------ TASK DATA

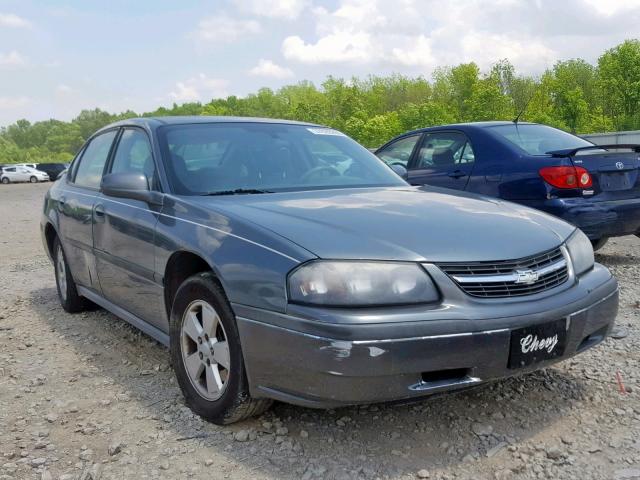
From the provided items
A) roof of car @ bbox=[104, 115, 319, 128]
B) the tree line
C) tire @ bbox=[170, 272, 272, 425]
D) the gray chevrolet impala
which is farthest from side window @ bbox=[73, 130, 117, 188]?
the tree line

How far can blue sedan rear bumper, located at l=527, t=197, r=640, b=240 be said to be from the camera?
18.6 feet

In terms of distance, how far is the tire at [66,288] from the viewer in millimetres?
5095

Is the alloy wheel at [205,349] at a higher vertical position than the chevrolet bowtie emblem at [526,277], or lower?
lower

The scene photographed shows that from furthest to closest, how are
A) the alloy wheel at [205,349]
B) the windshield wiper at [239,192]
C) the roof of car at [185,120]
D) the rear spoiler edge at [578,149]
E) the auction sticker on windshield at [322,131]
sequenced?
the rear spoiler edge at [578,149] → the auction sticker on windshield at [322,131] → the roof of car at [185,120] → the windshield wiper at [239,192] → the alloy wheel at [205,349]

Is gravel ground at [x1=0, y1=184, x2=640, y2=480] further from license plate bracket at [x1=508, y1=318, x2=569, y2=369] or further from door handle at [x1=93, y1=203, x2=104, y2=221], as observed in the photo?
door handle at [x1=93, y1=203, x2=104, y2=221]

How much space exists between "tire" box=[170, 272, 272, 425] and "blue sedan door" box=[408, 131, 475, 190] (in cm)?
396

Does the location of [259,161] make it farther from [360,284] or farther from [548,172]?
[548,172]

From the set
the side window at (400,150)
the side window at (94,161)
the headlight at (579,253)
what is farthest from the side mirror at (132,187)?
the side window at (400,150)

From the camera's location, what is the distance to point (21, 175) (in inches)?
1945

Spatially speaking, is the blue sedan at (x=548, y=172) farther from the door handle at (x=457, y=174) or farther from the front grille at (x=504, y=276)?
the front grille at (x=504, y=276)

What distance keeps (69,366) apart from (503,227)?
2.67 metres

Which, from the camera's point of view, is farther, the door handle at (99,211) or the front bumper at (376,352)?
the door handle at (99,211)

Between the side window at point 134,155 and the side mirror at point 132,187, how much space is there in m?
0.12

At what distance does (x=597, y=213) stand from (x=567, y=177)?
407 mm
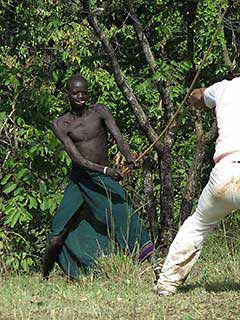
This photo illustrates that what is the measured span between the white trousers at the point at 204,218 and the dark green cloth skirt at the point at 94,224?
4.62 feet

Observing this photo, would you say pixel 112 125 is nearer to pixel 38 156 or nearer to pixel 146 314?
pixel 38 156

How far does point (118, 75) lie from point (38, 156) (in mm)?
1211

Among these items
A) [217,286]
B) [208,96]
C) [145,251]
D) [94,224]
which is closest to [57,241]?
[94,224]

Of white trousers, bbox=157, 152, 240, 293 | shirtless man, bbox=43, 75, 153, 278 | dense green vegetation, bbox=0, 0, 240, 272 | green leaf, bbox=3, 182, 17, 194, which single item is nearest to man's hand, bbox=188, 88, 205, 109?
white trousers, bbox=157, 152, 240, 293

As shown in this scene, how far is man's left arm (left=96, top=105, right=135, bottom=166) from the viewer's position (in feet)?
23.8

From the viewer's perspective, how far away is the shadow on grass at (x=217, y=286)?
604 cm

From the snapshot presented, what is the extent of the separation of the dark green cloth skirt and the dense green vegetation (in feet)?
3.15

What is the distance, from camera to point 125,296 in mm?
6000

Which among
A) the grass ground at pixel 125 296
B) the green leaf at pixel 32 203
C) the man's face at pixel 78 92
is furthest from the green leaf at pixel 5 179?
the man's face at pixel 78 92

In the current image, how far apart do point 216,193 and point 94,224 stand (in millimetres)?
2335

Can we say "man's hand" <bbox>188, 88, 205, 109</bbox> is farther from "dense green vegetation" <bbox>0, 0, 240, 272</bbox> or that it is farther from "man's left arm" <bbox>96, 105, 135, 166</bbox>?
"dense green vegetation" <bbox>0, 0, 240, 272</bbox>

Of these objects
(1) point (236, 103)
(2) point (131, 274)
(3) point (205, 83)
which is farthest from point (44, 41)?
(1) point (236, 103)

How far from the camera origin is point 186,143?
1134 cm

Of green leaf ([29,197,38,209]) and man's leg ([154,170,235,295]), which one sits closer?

------------

Can you print every line of the listing above word for word, leaving out the pictures?

From the provided items
A) roof of car @ bbox=[104, 115, 319, 128]
B) the tree line
C) tire @ bbox=[170, 272, 272, 425]
D) the gray chevrolet impala
which is farthest from side window @ bbox=[73, 130, 117, 188]?
the tree line

How far can blue sedan rear bumper, located at l=527, t=197, r=640, b=240 be said to be from the camera?
18.6 feet

In terms of distance, how far is the tire at [66,288] from the viewer in millimetres?
5095

Is the alloy wheel at [205,349] at a higher vertical position than the chevrolet bowtie emblem at [526,277], or lower?
lower

The scene photographed shows that from furthest to closest, how are
A) the alloy wheel at [205,349]
B) the windshield wiper at [239,192]
C) the roof of car at [185,120]
D) the rear spoiler edge at [578,149]
E) the auction sticker on windshield at [322,131]
sequenced?
the rear spoiler edge at [578,149] → the auction sticker on windshield at [322,131] → the roof of car at [185,120] → the windshield wiper at [239,192] → the alloy wheel at [205,349]

Is gravel ground at [x1=0, y1=184, x2=640, y2=480] further from license plate bracket at [x1=508, y1=318, x2=569, y2=369] or further from door handle at [x1=93, y1=203, x2=104, y2=221], as observed in the photo?
door handle at [x1=93, y1=203, x2=104, y2=221]

How much space exists between "tire" box=[170, 272, 272, 425] and "blue sedan door" box=[408, 131, 475, 190] (in cm)?
396

Does the location of [259,161] make it farther from [360,284] or farther from [548,172]?
[548,172]

From the set
the side window at (400,150)
the side window at (94,161)
the headlight at (579,253)
what is farthest from the side mirror at (132,187)?
the side window at (400,150)

From the camera's location, what is the distance to point (21, 175) (in inches)?
1945

Spatially speaking, is the blue sedan at (x=548, y=172) farther from the door handle at (x=457, y=174) or farther from the front grille at (x=504, y=276)?
the front grille at (x=504, y=276)

What distance keeps (69,366) apart from (503,227)?
2.67 metres

Which, from the camera's point of view, is farther, the door handle at (99,211) or the front bumper at (376,352)?
the door handle at (99,211)

Between the side window at point 134,155 and the side mirror at point 132,187, how much space is there in m?
0.12

At what distance does (x=597, y=213) stand from (x=567, y=177)?
407 mm
This photo illustrates that what is the measured span between the white trousers at the point at 204,218 and the dark green cloth skirt at the point at 94,224?
4.62 feet

Observing this photo, would you say pixel 112 125 is nearer to pixel 38 156 or nearer to pixel 146 314?
pixel 38 156

How far does point (118, 75) lie from point (38, 156) (in mm)?
1211

Among these items
A) [217,286]
B) [208,96]
C) [145,251]
D) [94,224]
which is closest to [57,241]?
[94,224]

Of white trousers, bbox=157, 152, 240, 293 | shirtless man, bbox=43, 75, 153, 278 | dense green vegetation, bbox=0, 0, 240, 272 | green leaf, bbox=3, 182, 17, 194, which single item is nearest to man's hand, bbox=188, 88, 205, 109?
white trousers, bbox=157, 152, 240, 293

As shown in this scene, how far is man's left arm (left=96, top=105, right=135, bottom=166) from the viewer's position (in feet)?
23.8

From the viewer's perspective, how far away is the shadow on grass at (x=217, y=286)?
604 cm

From the snapshot presented, what is the extent of the separation of the dark green cloth skirt and the dense green vegetation (in feet)?
3.15

What is the distance, from camera to point 125,296 in mm?
6000

Which among
A) the grass ground at pixel 125 296
B) the green leaf at pixel 32 203
C) the man's face at pixel 78 92
is furthest from the green leaf at pixel 5 179?
the man's face at pixel 78 92

In the current image, how far apart do point 216,193 and point 94,224 stand (in millimetres)?
2335

Can we say "man's hand" <bbox>188, 88, 205, 109</bbox> is farther from "dense green vegetation" <bbox>0, 0, 240, 272</bbox> or that it is farther from "man's left arm" <bbox>96, 105, 135, 166</bbox>?
"dense green vegetation" <bbox>0, 0, 240, 272</bbox>

Of these objects
(1) point (236, 103)
(2) point (131, 274)
(3) point (205, 83)
which is farthest from point (44, 41)?
(1) point (236, 103)

How far from the camera origin is point 186,143?
1134 cm

Of green leaf ([29,197,38,209]) and man's leg ([154,170,235,295]), which one sits closer?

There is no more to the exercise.